Primitive Scheme data types and operations

Some primitive (atomic) data types: Case is generally not significant (except in characters or strings). Note that you can have funny characters such as + or - or ! in the middle of symbols. (You can't have parentheses, though.) Here are some of the basic operators that scheme provides for the above datatypes. Some operators are predicates, that is, they are truth tests. In Scheme, they return #f or #t (remember that the empty list is the same as #f).

Applying functions, procedures, operators

Ok, so we know the names of a bunch of operators, how do we use them. Scheme provides us with a uniform syntax for invoking functions:
  (function arg1 arg2 ... argN)
Examples:
  (+ 2 3)
  (abs -4)
  (+ (* 2 3) 8)
  (+ 3 4 5 1)
  ;; note that + and * can take an arbitrary number of arguments
  ;; actually so can - and / but you'll get a headache trying to remember
  ;; what it means
  ;;
  ;; semicolon means the rest of the line is a comment 


The List Data Type

Perhaps the single most important built in data type in Scheme is the list. In Scheme, lists are unbounded, possibly heterogeneous collections of data. Examples:
  (x)
  (bill hillary)
  (2 3 5 7 11)
  (2 3 x y "zoo" 2.9)
  ()
Box-and-arrow representation of lists:
                 _______________        ________________ 
                |       |       |      |        |       |
                |   o   |   ----|----->|    o   |   o   |
                |___|___|_______|      |____|___|___|___|
                    |                       | 	    | 	 
                    |                       |	    | 
                   bill                  hillary    ()
						    
Or
						    
                 _______________        _____________  	 
                |       |       |      |        |  / | 	 
                |   o   |   ----|----->|    o   | /  |   
                |___|___|_______|      |____|___|/___|   
                    |                       | 	      	 
                    |                       |	      
                   bill                  hillary      

Notes:

Here are some important functions that operate on lists: Predicates for lists:

Evaluating Expressions

Users typically interact with Scheme though a read-eval-print loop. Scheme waits for the user to type an expression, reads it, evaluates it, and prints the return value. Scheme expressions (often called S-Expressions, for Symbolic Expressions) are either lists or atoms. Lists are composed of other S-Expressions (note the recursive definition). Lists are often used to represent function calls, where the list consists of a function name followed by its arguments. However, lists can also used to represent arbitrary collections of data. In these notes, we'll generally write:
<S-expression> => <return-value>
when we want to show an S-expression and the evaluation of that S-expression. For instance:
  (+ 2 3)      => 5
  (cons 1 () ) => (1)

REQUEST: In the Scheme excerpt above, what does a semicolon indicate?

ENTRIES SHOWN:
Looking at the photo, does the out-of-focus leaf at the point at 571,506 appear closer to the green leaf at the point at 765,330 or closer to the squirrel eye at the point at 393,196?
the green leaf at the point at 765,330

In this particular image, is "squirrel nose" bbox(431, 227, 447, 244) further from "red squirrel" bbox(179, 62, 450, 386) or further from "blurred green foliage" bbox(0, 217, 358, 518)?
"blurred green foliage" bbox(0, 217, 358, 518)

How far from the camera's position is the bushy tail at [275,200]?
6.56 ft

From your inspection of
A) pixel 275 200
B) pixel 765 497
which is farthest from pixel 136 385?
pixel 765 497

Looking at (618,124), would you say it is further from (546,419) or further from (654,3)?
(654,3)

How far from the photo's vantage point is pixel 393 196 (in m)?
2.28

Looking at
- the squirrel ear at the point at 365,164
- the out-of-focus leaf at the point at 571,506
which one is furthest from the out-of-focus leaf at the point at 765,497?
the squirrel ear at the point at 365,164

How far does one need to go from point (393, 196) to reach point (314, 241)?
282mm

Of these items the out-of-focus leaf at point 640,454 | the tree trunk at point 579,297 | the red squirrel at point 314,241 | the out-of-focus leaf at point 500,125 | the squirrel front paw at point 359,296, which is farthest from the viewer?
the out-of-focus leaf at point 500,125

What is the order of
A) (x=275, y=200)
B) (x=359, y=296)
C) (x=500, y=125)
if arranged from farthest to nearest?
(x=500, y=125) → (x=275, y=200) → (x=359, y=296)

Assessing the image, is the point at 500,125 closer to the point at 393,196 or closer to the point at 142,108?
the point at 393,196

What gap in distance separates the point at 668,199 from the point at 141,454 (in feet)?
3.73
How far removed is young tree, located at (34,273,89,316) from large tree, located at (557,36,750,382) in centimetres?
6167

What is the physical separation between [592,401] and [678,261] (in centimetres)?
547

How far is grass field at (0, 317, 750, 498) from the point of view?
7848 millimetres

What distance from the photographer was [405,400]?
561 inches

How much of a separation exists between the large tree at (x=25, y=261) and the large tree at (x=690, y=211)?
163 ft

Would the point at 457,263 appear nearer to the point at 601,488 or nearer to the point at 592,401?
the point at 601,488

RESPONSE: The rest of the line is a comment.